You can write custom matchers with P.when:
const emptyObject = P.when(
(value: unknown) => value && typeof value === 'object' && Object.keys(value).length === 0
)
@gvergnaud
I've read the comments you've posted, and I have a suggestion I'd like to make.
How about creating "P.empty"?
.with(P.empty, () => true)
It could be used for more versatile applications by matching when "Array", "object", "Map", "Set" are empty.
If this seems like a good idea, I will go ahead and create a pull request.
Thank you for reading!
how about P.object.empty
for a more precise expression?
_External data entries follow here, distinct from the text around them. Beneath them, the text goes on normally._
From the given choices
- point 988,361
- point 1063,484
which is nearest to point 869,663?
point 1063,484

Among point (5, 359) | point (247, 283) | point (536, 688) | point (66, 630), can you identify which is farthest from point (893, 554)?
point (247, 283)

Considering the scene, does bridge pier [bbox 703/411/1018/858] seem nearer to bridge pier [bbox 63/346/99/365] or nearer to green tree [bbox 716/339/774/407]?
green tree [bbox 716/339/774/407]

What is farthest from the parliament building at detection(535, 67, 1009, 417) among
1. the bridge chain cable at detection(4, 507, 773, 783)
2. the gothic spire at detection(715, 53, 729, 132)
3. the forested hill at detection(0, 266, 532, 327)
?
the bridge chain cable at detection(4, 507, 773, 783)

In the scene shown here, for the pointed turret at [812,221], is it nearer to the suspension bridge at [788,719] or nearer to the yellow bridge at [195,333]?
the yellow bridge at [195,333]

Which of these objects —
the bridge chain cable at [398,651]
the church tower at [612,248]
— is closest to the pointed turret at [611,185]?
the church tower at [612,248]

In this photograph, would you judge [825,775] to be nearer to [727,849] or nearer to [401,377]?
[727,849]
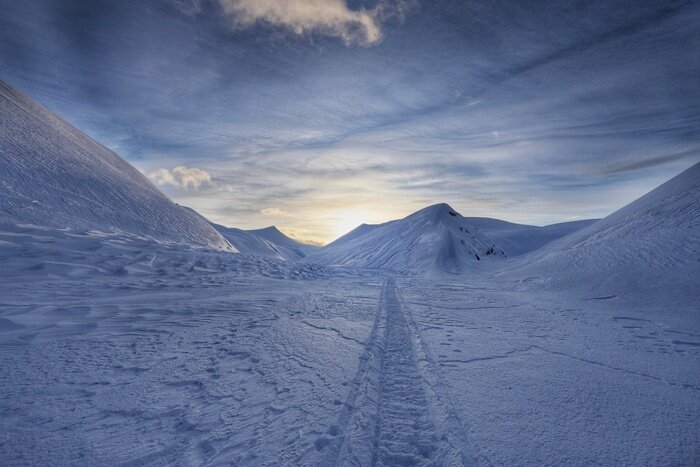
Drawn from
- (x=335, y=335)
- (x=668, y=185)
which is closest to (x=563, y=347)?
(x=335, y=335)

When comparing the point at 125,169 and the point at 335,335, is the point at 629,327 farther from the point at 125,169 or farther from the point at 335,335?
the point at 125,169

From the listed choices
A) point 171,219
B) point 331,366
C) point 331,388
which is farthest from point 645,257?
point 171,219

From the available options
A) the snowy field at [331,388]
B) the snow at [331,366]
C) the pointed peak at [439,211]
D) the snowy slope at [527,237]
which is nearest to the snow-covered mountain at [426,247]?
the pointed peak at [439,211]

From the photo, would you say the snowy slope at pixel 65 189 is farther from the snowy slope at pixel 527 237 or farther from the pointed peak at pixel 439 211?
the snowy slope at pixel 527 237

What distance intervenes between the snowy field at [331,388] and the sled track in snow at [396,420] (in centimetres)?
2

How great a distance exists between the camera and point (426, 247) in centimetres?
3103

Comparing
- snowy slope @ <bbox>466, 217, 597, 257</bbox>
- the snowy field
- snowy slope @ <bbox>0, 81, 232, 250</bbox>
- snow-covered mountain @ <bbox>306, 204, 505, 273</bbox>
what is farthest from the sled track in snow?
snowy slope @ <bbox>466, 217, 597, 257</bbox>

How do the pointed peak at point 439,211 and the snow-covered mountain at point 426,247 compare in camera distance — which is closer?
the snow-covered mountain at point 426,247

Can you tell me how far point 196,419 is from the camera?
279 centimetres

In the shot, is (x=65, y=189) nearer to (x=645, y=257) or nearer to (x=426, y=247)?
(x=645, y=257)

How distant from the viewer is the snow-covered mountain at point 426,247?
27.6 meters

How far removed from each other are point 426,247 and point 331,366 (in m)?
28.2

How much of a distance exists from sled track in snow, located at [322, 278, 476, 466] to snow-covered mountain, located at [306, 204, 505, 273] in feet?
68.7

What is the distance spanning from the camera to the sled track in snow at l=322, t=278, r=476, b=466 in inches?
95.0
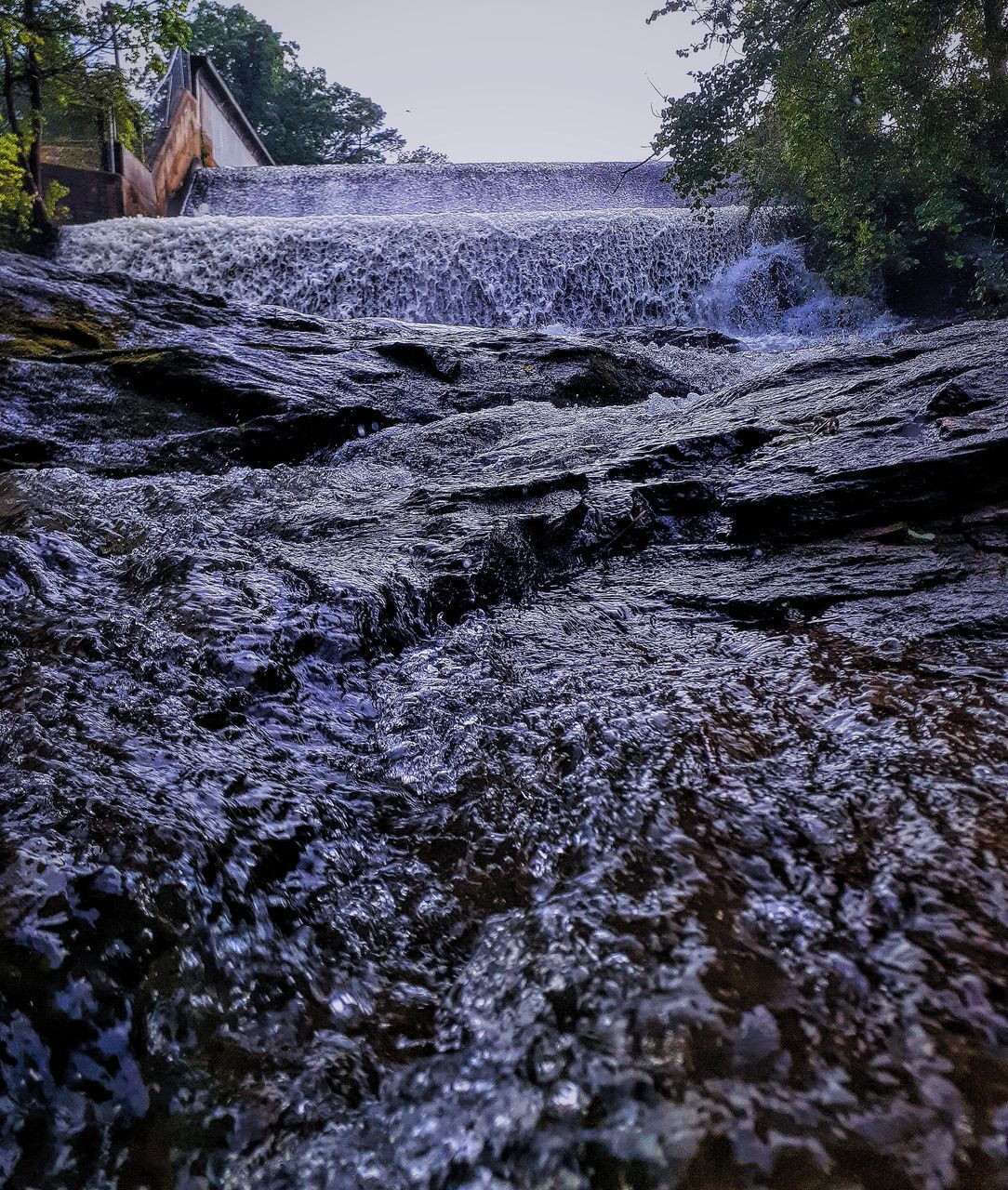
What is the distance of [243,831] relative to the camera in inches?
49.3

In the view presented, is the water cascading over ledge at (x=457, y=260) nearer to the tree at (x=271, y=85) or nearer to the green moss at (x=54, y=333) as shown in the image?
the green moss at (x=54, y=333)

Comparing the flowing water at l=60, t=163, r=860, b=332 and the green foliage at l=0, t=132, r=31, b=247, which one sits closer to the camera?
the green foliage at l=0, t=132, r=31, b=247

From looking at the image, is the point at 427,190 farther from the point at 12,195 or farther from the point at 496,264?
the point at 12,195

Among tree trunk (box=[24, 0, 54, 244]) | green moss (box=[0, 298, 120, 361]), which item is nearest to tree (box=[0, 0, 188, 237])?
tree trunk (box=[24, 0, 54, 244])

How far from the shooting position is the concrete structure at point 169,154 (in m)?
12.5

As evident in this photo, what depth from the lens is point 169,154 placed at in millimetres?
15531

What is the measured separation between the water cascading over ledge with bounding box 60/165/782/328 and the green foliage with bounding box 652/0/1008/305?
941mm

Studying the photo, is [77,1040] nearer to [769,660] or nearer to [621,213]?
[769,660]

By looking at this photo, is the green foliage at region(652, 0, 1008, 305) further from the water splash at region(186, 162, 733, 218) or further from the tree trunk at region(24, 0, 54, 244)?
the tree trunk at region(24, 0, 54, 244)

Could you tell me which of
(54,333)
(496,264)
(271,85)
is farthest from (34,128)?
(271,85)

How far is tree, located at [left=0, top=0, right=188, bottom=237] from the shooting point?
33.2 feet

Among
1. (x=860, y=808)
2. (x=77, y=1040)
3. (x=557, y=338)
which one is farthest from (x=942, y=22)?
(x=77, y=1040)

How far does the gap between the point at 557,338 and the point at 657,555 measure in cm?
315

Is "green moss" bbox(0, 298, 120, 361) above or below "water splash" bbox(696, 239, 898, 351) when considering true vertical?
below
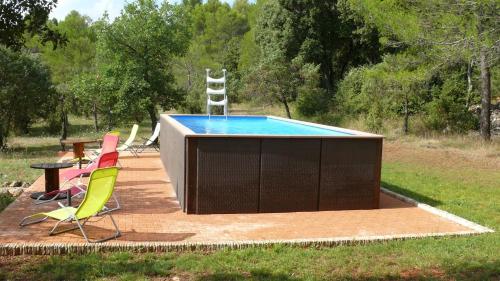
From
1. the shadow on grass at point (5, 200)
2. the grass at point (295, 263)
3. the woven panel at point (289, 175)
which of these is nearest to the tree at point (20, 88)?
the shadow on grass at point (5, 200)

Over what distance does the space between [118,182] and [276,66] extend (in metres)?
17.1

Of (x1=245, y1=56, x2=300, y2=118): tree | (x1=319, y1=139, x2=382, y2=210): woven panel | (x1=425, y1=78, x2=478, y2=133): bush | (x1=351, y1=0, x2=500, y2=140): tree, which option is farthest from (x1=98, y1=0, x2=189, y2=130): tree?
(x1=319, y1=139, x2=382, y2=210): woven panel

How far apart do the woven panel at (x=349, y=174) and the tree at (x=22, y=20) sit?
168 inches

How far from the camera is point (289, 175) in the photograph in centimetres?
747

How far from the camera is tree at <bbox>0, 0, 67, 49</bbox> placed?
4.83m

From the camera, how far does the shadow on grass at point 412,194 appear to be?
8.49 metres

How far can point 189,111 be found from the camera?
2747 cm

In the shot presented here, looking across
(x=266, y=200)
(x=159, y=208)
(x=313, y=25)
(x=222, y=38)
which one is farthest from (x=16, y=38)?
(x=222, y=38)

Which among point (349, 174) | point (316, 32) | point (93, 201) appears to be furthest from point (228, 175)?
point (316, 32)

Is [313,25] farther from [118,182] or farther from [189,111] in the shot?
[118,182]

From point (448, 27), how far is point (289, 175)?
9.81 metres

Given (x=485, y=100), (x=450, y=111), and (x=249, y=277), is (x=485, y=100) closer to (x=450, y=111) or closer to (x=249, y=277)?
(x=450, y=111)

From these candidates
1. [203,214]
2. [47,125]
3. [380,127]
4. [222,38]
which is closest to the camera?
[203,214]

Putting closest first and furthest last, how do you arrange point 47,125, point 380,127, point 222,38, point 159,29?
point 159,29 < point 380,127 < point 47,125 < point 222,38
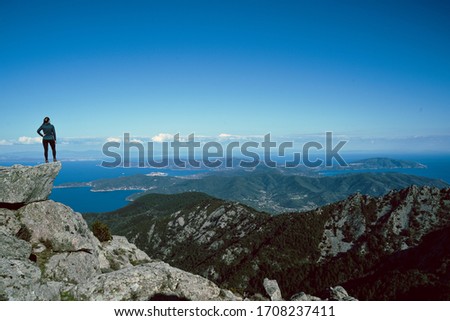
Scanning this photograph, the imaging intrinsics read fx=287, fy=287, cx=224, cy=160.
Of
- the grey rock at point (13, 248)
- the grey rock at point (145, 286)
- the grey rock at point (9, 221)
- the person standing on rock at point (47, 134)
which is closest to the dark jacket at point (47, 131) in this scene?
the person standing on rock at point (47, 134)

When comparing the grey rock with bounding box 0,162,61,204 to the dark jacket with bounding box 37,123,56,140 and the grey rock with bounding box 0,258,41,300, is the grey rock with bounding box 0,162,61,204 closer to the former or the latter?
the dark jacket with bounding box 37,123,56,140

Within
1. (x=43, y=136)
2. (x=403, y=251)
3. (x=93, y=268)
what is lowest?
(x=403, y=251)

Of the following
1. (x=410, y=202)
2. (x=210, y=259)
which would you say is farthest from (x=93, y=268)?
(x=410, y=202)

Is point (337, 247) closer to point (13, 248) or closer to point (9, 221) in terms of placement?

A P.empty could be ambiguous in some situations:
const x:Array<string> | Set<number> | Partial<SomeObject> = {}
match(x)
.with(P.object.empty, ()=>"fallback")
.otherwise(()=>"Meh")
would be great to suggest this idea on the separated issue, since this issue's topic has been closed.
I would like to reopen this to handle the following Typescript cases:
type Bar = {
type: "bar";
value: "a" | "b";
};
type Foo = {
type: "foo";
value: "x" | "z";
};
declare const foobar: Bar | Foo;
match(foobar)
.with({ type: "bar", value: "a" }, () => {})
.with({ type: "bar", value: "b" }, () => {})
.with({ type: "bar", value: "x" }, () => {}) // does not make sense
.with({ type: "bar", value: "z" }, () => {}) // does not make sense
.with({ type: "foo", value: "a" }, () => {}) // does not make sense
.with({ type: "foo", value: "b" }, () => {}) // does not make sense
.with({ type: "foo", value: "x" }, () => {})
.with({ type: "foo", value: "z" }, () => {});
This looks like due to the fact that the type KnownPattern
simply relies on the key's type used, creating an union, without having knowledge of the full pattern itself.
This case could be fixed with the following:
match(foobar)
.with({ type: "bar" }, ({ value }) =>
match(value)
.with("a", () => {})
.with("b", () => {})
.exhaustive(),
)
.with({ type: "foo" }, ({ value }) =>
match(value)
.with("x", () => {})
.with("z", () => {})
.exhaustive(),
);
But this is way more verbose than what it could be.
@nullndr I guess maybe the topic of this issue was too ambiguous. since this issue thread handles P.object.empty case and runtime behaviors, I'd rather open a new one that fits yours.
By the way, I'm not sure it's right to filter out patterns that don't make sense.
as shown below:
also here's the code for you, you should try yourself
import { match, P } from "ts-pattern";
const x: string = "hello world";
match<string,string>(x)
.with(P.number,()=>"impossible")
.otherwise(()=> "always")
the pattern P.number doesn't make sense but it's still a valid pattern, whether it matters on runtime or not.